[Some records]

★ ★ ★ ★

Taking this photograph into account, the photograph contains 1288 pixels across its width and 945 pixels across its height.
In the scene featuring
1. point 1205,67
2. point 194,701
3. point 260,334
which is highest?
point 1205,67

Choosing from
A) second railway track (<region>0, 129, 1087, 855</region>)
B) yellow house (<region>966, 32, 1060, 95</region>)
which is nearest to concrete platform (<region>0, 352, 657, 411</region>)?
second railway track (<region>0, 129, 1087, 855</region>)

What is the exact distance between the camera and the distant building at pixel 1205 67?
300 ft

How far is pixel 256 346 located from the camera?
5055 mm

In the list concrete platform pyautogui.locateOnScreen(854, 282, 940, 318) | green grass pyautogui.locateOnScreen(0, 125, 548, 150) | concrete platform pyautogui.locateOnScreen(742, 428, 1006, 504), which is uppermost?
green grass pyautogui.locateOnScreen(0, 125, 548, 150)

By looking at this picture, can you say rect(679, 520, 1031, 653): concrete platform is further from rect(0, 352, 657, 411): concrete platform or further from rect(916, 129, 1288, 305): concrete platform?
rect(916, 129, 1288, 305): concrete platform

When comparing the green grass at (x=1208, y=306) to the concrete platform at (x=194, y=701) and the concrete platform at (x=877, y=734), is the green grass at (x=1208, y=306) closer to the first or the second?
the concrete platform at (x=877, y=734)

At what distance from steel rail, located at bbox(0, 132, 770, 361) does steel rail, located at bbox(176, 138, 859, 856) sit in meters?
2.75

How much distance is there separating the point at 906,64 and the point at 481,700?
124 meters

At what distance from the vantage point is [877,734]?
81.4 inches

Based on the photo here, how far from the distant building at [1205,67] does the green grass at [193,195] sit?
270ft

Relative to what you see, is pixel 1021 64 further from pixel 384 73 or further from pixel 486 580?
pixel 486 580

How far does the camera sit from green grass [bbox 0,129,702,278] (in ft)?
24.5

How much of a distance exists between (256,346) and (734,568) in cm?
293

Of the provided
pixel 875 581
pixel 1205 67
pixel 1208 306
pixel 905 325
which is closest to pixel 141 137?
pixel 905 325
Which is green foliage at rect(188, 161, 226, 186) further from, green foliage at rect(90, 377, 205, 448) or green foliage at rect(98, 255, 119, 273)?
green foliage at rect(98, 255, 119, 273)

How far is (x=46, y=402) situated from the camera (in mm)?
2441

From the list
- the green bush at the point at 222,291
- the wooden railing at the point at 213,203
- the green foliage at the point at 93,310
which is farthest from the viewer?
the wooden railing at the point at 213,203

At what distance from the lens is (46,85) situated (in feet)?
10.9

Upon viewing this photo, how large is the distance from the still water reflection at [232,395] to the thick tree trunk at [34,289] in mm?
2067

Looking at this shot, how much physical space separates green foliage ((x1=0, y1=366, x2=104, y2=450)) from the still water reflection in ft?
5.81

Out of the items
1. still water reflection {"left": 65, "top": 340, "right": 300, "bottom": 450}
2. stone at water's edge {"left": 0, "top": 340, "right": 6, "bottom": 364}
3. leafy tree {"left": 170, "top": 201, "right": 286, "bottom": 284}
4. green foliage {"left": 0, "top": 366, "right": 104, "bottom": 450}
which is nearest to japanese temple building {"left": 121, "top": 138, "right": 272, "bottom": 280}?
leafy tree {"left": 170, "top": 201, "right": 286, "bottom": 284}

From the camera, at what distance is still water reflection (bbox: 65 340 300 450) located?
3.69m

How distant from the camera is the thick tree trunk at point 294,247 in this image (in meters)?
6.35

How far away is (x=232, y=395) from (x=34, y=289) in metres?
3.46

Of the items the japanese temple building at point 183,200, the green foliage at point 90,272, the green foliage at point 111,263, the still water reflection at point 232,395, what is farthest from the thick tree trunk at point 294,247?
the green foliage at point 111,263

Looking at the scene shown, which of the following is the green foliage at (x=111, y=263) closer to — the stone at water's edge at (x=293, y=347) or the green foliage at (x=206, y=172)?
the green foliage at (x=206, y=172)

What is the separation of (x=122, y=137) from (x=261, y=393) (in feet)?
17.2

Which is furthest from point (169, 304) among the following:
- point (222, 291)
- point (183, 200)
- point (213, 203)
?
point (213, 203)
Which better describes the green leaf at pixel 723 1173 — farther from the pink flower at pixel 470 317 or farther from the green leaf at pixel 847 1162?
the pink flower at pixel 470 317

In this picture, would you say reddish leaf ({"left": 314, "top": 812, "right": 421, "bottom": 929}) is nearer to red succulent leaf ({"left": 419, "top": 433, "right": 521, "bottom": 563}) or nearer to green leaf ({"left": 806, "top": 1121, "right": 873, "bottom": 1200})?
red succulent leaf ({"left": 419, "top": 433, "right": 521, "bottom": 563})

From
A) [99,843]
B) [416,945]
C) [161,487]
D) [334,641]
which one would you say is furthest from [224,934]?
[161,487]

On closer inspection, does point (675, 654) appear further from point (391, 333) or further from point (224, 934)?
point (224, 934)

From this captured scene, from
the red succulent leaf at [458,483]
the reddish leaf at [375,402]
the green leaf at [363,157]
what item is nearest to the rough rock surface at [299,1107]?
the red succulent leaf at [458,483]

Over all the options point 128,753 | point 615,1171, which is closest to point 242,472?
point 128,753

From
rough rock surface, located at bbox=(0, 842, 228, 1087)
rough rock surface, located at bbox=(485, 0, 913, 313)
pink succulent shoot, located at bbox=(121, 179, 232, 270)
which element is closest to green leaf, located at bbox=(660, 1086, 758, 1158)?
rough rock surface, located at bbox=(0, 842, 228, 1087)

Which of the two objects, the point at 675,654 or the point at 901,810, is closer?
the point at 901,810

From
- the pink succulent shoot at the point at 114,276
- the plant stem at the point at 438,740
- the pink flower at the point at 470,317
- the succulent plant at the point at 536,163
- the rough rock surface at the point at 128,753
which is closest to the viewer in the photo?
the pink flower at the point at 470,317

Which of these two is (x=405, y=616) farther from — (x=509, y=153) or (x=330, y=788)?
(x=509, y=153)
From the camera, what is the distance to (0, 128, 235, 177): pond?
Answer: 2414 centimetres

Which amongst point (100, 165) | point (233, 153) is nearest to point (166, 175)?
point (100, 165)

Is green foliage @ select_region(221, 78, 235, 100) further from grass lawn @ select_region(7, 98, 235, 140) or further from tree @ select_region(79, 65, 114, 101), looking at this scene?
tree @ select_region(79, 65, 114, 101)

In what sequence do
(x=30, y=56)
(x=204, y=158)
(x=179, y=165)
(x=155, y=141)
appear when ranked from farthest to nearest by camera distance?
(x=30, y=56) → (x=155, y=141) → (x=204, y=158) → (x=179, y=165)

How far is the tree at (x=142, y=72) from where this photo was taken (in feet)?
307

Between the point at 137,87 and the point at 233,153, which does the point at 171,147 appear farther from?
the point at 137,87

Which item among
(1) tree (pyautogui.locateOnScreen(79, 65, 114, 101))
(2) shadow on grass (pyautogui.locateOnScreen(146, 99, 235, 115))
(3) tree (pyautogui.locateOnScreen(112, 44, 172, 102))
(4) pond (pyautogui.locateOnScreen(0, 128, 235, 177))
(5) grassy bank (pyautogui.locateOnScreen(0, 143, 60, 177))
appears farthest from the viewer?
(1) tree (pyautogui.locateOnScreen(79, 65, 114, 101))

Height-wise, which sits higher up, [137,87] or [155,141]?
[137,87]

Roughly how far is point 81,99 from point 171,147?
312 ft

★ ★ ★ ★

Instructions to follow: Count the lines above that contain the word "wooden". Give only the number.

Full answer: 2